Revisitei esta cena e "escandalizei-me" novamente: com o amor trágico que une estes dois seres, com o permanente e ameaçador fatum que os cobre, com o modo, já tão antoniano (1950, primeira longa), de filmar o espaço e a coreografia elegante, ainda que frágil, dos corpos, enfim, com essa trémula música que impõe a sensação de que as coisas não podem correr bem



quarta-feira, 16 de abril de 2014

drowning, sea, tears, water



"Drowning In The Sea of Love", álbum Joe Simon (1972). Joe Simon.

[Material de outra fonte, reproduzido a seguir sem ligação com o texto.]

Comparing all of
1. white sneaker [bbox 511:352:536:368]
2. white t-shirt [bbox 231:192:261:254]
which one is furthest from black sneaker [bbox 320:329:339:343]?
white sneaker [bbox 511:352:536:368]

quinta-feira, 10 de abril de 2014

cinema e liberdade em Guimarães


Fugiu um Condenado à Morte (1956), Robert Bresson.

O Cineclube de Guimarães, dos mais activos e interessantes no panorama cineclubístico português, inicia, na próxima semana, 15 de Abril, o Ciclo "Liberdade", por ocasião da celebração da Revolução de 25 de Abril, com o filme Chove em Santiago (1984), de Helvio Soto.

Através de um simpático convite, escrevi a folha de sala do filme com que o ciclo fechará, a 17 de Maio: Fugiu um Condenado à Morte (1956), do Bresson. No tempo devido, publicarei por aqui esse texto; até lá, não há desculpa melhor para visitar o C. C. Vila Flor e, sobretudo, uma cidade tão singular como Guimarães. Bons filmes.

quarta-feira, 9 de abril de 2014

outras coisas

Não tenho por hábito fazer aqui menção das coisas que publico ligadas à minha formação e profissão, isto é, ligadas ao Direito. Abro agora, no entanto, uma excepção, por se tratar de um artigo que, não obstante o seu ponto de vista eminentemente jurídico, possui ressonâncias além-Direito, já que incide sobre os "cortes" sociais (compressão dos chamados "direitos adquiridos") e sua contextualização na actual crise económica, assim como as repercussões desta última no plano jurídico-constitucional, jurídico-obrigacional e jurídico-político. Para os interessados, o artigo intitula-se "A erosão do contrato social e os perigos para o pacta sunt servanda: estaremos dispostos a arcar com todas as consequências?" e está publicado no recentemente editado número nono da Revista de Direito Público, Janeiro-Junho 2013, pela Almedina (v. ali).

sexta-feira, 4 de abril de 2014

o Bresson que há em mim


Au Hasard Balthazar (1966), Robert Bresson.

Nunca tinha pensado nisto, mas agora que ando a escrever - e a recuperar algumas ideias, com o tempo desbotadas - sobre o Bresson, dei-me conta que este meu post é muito bressoniano - ou melhor, que essa coisa da obsessão por um rosto que é uma folha em branco escancarada para as coisas e para as palavras, o mistério e a neutralidade límpida reflectores de serenidade e de um certo desligamento solipsista em relação ao mundo tem muito da filosofia dos "modèles" (curiosamente, certos modelos, entenda-se das passerelle, não deixam de ostentar um rosto rigidamente blanche, neutro, como, creio, o Bresson apreciaria). Não é que seja relevante, mas não sei exactamente o que isso diz de mim.

quinta-feira, 3 de abril de 2014

Darling




"Darlin", álbum E&J (2014). Dag Savage.

Das mãos de um dos mais elegantes produtores (Exile) da actualidade só podia sair uma preciosidade assim. E&J ainda há pouco saiu e já temos a certeza de que é um dos álbuns de hip-hop do ano. Cheers.